Digilab Biovision falls in the latter category.  Offering a novel “peptidomics” service, the company’s tools uncover peptide and small-protein based biomarkers. Because they are signaling molecules, peptides are believed to be a more specific read out than proteins or RNA, says Hans-Dieter Zucht, chief technology officer. And what have we learned about analyzing omics so far? “The sequence does not speak to you,” warns Zucht. Experiments must be appropriately designed, and researchers need to get enough samples. In some cases, Zucht says, his company and their collaborators are aiming for as many as 10,000 samples to power a single study. 

After sifting through all that data, everyone hopes to find just one golden marker in the end, but that’s not always possible. “Especially when you are looking at markers for a syndrome, such as inflammation,” Zucht says, “you’re probably going to need more than one marker.”

Tangible Progress
Proteome Sciences’ business development director Ian Pike adds another bit of hard-earned wisdom. “You have to find the markers and identify the proteins,” he says. Researchers working in proteomics have slowly shifted away from using random sets, or constellations, of unknown markers, to wanting to know exactly what proteins make up the marker. Proteome Sciences has developed novel tags and other methods that make it easier to quantify proteins and measure them in complex samples.

Few of these tool providers can parade big pharma customers who have used their tools, the field is too secretive. But Jack Reynolds, formerly a senior vice president in R&D at Pfizer, speaks generally about Genstruct, which has a platform that is both novel and specialized. Genstruct generates and analyzes data from metabonomics, proteomics, protein phosphorylation, and gene expression.

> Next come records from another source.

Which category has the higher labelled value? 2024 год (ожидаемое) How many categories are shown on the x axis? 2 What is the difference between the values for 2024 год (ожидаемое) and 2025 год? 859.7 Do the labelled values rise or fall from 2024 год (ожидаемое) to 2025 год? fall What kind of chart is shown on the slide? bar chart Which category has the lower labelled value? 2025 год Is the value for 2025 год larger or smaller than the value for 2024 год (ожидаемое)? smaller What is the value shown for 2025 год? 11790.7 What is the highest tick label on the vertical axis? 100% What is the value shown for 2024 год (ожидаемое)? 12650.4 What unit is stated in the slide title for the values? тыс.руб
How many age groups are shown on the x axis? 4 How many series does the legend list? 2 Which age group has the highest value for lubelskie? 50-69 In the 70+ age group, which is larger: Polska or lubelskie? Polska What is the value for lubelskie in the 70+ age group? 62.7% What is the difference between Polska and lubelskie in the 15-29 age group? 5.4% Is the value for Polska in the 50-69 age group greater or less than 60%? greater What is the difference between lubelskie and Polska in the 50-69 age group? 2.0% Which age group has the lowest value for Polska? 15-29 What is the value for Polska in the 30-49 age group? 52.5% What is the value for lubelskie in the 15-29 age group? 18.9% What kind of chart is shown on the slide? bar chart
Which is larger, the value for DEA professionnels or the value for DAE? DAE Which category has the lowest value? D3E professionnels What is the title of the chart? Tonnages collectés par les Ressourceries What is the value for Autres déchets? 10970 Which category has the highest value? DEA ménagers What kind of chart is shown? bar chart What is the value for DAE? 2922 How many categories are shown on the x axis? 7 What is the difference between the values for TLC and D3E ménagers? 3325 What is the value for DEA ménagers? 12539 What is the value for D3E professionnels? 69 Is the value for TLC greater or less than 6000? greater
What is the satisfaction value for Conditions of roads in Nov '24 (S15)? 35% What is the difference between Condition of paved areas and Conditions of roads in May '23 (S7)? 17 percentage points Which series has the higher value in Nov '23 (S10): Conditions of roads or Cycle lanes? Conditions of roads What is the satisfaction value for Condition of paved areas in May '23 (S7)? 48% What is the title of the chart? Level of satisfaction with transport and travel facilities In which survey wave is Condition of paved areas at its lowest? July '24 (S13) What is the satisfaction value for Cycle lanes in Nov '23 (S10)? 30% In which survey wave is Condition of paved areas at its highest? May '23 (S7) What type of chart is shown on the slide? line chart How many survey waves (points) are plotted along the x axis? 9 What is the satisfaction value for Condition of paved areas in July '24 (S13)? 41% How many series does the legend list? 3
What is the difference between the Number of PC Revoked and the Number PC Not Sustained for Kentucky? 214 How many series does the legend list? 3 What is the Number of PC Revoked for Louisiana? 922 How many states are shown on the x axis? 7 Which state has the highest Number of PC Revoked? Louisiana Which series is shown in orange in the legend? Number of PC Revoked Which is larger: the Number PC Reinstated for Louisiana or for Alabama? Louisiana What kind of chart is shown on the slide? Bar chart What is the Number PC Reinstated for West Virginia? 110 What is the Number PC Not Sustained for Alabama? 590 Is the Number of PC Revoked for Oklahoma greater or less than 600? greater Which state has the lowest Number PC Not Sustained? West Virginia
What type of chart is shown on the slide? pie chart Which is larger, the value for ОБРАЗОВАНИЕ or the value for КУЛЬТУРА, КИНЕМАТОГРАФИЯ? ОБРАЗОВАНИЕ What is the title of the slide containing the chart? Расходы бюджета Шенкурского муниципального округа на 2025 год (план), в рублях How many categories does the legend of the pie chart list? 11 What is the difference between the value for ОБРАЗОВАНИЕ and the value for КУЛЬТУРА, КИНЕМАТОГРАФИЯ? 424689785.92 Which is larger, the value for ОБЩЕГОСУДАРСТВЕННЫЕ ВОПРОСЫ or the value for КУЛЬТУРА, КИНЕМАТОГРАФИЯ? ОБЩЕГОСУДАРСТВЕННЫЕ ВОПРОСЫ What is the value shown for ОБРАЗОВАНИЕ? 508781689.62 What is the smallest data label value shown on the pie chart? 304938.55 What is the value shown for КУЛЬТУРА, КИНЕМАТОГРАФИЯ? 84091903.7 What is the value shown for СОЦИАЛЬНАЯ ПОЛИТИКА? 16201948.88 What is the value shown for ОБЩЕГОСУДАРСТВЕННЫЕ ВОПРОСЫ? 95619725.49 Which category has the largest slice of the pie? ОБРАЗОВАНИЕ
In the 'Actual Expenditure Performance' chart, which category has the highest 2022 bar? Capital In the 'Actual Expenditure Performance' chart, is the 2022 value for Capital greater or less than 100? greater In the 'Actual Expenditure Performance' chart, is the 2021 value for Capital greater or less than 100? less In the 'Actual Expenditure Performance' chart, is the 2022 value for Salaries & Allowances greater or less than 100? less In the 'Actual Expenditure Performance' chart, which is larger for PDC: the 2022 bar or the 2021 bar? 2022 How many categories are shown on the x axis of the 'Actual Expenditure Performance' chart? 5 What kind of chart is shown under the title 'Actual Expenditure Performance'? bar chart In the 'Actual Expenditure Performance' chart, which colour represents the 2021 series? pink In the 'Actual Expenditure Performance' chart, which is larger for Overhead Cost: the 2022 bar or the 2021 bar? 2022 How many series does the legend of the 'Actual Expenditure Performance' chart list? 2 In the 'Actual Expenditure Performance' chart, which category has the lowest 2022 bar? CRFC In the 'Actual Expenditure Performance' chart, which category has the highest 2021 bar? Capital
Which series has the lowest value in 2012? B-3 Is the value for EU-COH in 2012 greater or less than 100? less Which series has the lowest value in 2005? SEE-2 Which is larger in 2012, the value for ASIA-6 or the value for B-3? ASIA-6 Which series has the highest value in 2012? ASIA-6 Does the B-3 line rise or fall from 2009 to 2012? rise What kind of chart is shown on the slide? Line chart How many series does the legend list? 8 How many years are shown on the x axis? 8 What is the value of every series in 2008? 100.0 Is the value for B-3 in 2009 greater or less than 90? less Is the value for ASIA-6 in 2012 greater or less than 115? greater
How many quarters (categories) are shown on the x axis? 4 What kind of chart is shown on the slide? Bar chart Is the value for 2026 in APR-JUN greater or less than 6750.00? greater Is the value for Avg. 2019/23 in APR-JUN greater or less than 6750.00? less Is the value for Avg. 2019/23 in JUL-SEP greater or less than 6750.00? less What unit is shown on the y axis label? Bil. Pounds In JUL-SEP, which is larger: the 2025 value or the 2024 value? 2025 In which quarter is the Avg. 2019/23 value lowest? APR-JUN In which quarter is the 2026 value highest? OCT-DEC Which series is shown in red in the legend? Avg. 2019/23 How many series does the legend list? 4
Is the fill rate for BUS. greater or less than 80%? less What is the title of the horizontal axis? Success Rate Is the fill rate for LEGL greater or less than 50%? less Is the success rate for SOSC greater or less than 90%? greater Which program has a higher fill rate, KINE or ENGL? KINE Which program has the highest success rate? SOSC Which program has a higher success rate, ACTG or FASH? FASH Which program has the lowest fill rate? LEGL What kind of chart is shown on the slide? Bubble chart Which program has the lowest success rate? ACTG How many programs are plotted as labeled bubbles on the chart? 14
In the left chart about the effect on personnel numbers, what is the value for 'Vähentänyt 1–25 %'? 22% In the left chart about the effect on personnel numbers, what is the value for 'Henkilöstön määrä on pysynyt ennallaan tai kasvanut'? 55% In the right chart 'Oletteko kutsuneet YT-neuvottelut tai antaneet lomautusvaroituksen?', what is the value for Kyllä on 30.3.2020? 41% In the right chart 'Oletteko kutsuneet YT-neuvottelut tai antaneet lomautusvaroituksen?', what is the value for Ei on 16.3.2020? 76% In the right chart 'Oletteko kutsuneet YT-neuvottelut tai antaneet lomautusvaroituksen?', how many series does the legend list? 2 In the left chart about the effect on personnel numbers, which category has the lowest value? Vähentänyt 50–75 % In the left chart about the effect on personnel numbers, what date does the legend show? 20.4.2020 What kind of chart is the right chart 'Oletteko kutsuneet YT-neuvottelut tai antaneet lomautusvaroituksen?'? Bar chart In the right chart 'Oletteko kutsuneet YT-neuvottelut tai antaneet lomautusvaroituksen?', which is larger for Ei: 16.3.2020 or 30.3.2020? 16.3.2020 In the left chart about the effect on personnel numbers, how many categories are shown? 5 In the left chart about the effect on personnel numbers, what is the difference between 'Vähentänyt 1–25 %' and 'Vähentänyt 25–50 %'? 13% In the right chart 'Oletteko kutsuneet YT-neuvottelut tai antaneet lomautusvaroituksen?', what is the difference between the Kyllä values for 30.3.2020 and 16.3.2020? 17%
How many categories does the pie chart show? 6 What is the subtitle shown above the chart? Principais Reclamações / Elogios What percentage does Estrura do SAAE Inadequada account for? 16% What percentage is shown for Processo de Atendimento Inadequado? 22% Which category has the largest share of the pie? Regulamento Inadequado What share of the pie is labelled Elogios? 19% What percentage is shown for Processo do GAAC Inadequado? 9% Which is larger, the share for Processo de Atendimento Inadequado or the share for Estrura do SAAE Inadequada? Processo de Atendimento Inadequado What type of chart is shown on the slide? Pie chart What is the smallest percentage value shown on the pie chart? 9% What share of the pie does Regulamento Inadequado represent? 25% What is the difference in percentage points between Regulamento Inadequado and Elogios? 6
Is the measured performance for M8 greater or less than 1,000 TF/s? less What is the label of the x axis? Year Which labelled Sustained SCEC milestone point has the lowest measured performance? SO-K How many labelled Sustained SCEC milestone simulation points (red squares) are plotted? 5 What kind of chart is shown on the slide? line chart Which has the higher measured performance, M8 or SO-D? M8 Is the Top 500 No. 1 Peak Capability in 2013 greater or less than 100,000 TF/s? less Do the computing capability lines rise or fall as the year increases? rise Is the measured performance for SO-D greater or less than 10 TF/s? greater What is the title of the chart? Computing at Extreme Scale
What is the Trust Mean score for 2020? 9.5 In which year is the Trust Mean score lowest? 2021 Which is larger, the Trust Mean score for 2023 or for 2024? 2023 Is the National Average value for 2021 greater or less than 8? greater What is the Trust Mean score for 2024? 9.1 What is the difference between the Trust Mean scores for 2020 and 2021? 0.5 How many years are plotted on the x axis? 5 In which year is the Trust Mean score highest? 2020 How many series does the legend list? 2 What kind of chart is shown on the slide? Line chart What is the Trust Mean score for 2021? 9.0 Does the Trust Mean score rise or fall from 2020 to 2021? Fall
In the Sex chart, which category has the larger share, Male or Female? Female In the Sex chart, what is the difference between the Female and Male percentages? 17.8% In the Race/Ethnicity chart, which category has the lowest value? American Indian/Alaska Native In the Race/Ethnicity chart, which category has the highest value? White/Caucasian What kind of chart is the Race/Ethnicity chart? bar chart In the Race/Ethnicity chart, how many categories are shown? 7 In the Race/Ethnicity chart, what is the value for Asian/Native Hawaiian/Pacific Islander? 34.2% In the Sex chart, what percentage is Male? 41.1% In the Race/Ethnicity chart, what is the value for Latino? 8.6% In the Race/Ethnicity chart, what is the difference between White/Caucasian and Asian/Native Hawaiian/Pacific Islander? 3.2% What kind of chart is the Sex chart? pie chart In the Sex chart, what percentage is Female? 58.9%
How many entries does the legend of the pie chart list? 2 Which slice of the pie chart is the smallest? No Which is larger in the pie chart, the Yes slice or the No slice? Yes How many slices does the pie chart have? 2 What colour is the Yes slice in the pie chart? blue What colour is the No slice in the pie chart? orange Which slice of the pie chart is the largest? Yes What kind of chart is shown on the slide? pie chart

“People didn’t get that much out of genomics originally,” Reynolds says. “Because you have to create a baseline platform and generate knowledge from it, like Genstruct has done.”  Reynolds says this platform, which Genstruct CEO Keith Elliston says has been used in about 30 partnerships so far, helped Pfizer become one of the first companies to submit to the FDA under the voluntary genomics data submission guidance.

“In one area of adverse events we submitted over a million data points,” Reynolds says. “People would ask how can you get something out of that much data, but that’s exactly why you need something like the Genstruct platform.”

Clearly, tangible progress has been made, but pioneers like Merck, Digilab Biovision, Genstruct, and Proteome Sciences are all still working to gain further understanding of the how these data types interplay and what types of conclusions can, and cannot, be drawn from them.